47. Toute l’assemblée des enfants d’Israël fera cette Pâque.

48. Que si quelqu’un des étrangers veut être associé à vous, tout mâle appartenant à lui sera auparavant circoncis, alors il la pourra célébrer.

 

Celui qui aura été acheté par ces âmes choisies au prix de leurs prières, et que Dieu par leur faveur aura rendu semblable à elles, en mangera, mais le mercenaire, qui cherche en quelque chose son propre intérêt, n’en saurait manger, non plus que celui qui négocie encore, et qui espère du gain. Une viande si pure n’est pas pour eux.

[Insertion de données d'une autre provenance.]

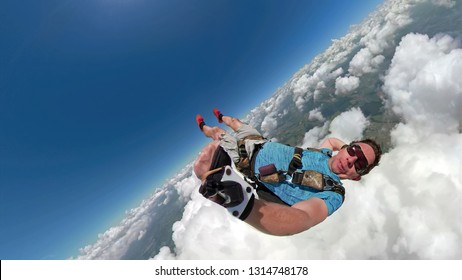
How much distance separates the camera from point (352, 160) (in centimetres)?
310

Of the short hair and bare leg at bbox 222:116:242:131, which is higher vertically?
bare leg at bbox 222:116:242:131

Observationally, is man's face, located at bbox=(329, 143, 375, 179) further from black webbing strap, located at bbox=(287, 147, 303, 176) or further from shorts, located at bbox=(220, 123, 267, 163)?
shorts, located at bbox=(220, 123, 267, 163)

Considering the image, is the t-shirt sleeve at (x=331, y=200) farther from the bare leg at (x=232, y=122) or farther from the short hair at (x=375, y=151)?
the bare leg at (x=232, y=122)

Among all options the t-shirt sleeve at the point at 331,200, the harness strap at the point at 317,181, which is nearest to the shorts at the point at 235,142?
the harness strap at the point at 317,181

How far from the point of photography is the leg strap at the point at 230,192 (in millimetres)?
1799

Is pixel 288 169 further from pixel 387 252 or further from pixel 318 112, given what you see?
pixel 387 252

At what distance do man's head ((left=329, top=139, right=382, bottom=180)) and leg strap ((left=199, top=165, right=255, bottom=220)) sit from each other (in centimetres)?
170

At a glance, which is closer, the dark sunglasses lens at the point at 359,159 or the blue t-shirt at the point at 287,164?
the blue t-shirt at the point at 287,164

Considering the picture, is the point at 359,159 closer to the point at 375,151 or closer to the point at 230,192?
the point at 375,151

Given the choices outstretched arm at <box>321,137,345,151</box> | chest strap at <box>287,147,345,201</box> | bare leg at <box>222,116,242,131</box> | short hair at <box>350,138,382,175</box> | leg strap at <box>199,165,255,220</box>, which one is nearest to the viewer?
leg strap at <box>199,165,255,220</box>

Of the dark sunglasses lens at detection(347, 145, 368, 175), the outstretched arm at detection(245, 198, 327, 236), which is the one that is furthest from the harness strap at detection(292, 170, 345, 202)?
the outstretched arm at detection(245, 198, 327, 236)

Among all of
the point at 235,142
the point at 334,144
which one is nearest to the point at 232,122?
the point at 235,142

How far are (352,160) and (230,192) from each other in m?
1.89

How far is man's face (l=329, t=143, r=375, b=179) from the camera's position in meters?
3.11
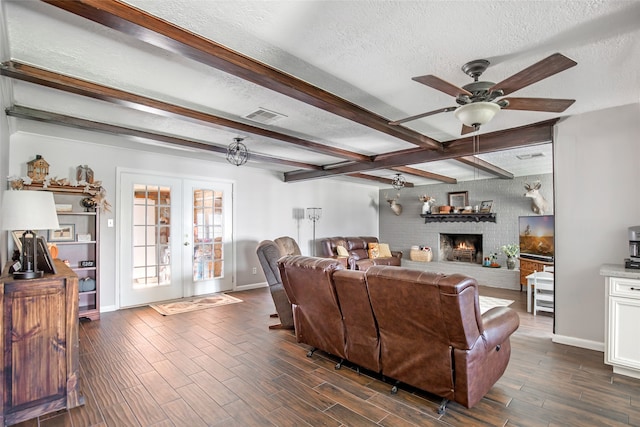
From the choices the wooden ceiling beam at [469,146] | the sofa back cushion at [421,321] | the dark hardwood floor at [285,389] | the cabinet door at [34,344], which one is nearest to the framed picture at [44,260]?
the cabinet door at [34,344]

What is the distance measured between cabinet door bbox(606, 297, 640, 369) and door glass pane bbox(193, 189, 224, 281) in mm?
5599

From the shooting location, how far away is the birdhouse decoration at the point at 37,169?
423 cm

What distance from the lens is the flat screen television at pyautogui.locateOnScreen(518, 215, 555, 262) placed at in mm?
6395

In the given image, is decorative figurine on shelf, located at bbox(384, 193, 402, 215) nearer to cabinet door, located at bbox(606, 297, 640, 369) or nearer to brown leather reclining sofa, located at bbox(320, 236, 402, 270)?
brown leather reclining sofa, located at bbox(320, 236, 402, 270)

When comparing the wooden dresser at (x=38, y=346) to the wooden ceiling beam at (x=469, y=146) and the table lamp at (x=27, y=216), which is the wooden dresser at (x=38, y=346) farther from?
the wooden ceiling beam at (x=469, y=146)

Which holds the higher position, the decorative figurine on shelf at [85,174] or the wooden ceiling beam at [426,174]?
the wooden ceiling beam at [426,174]

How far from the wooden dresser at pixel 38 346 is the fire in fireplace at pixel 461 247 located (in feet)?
25.8

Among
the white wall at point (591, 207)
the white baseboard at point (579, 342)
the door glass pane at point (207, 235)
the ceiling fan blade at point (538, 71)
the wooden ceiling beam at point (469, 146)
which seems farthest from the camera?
the door glass pane at point (207, 235)

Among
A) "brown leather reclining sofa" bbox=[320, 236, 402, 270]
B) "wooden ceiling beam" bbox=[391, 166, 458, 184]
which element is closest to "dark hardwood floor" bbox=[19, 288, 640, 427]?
"wooden ceiling beam" bbox=[391, 166, 458, 184]

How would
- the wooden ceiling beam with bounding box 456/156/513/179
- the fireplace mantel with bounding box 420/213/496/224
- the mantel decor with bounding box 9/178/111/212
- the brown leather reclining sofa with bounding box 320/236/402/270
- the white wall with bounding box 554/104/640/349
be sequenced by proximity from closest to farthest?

Toute l’assemblée des enfants abandonnés célébrera ce sacrifice. Que si un étranger veut se joindre à eux, c’est-à-dire, entrer dans le même état, qu’il retranche auparavant tout ce qu’il retient encore de ses pratiques anciennes ; et alors il sera associé avec eux, et ses enfants mêmes, par ce retranchement, entreront avec eux en société d’état, et mangeront de la même viande du passage du Seigneur.

 

v. 49. Cette même loi se gardera également pour ceux qui seront nés dans le pays et pour les étrangers qui demeureront avec vous.

 

Il n’y aura qu’une même loi pour celui qui est dans cette voie, c’est-à-dire, qui par un rare bonheur y est entré dès son enfance ; et pour celui qui, ayant suivi pendant quelques années une autre route, s’y vient enfin heureusement ranger. L’anéantissement mystique est le passage indispensable et pour l’un et pour l’autre.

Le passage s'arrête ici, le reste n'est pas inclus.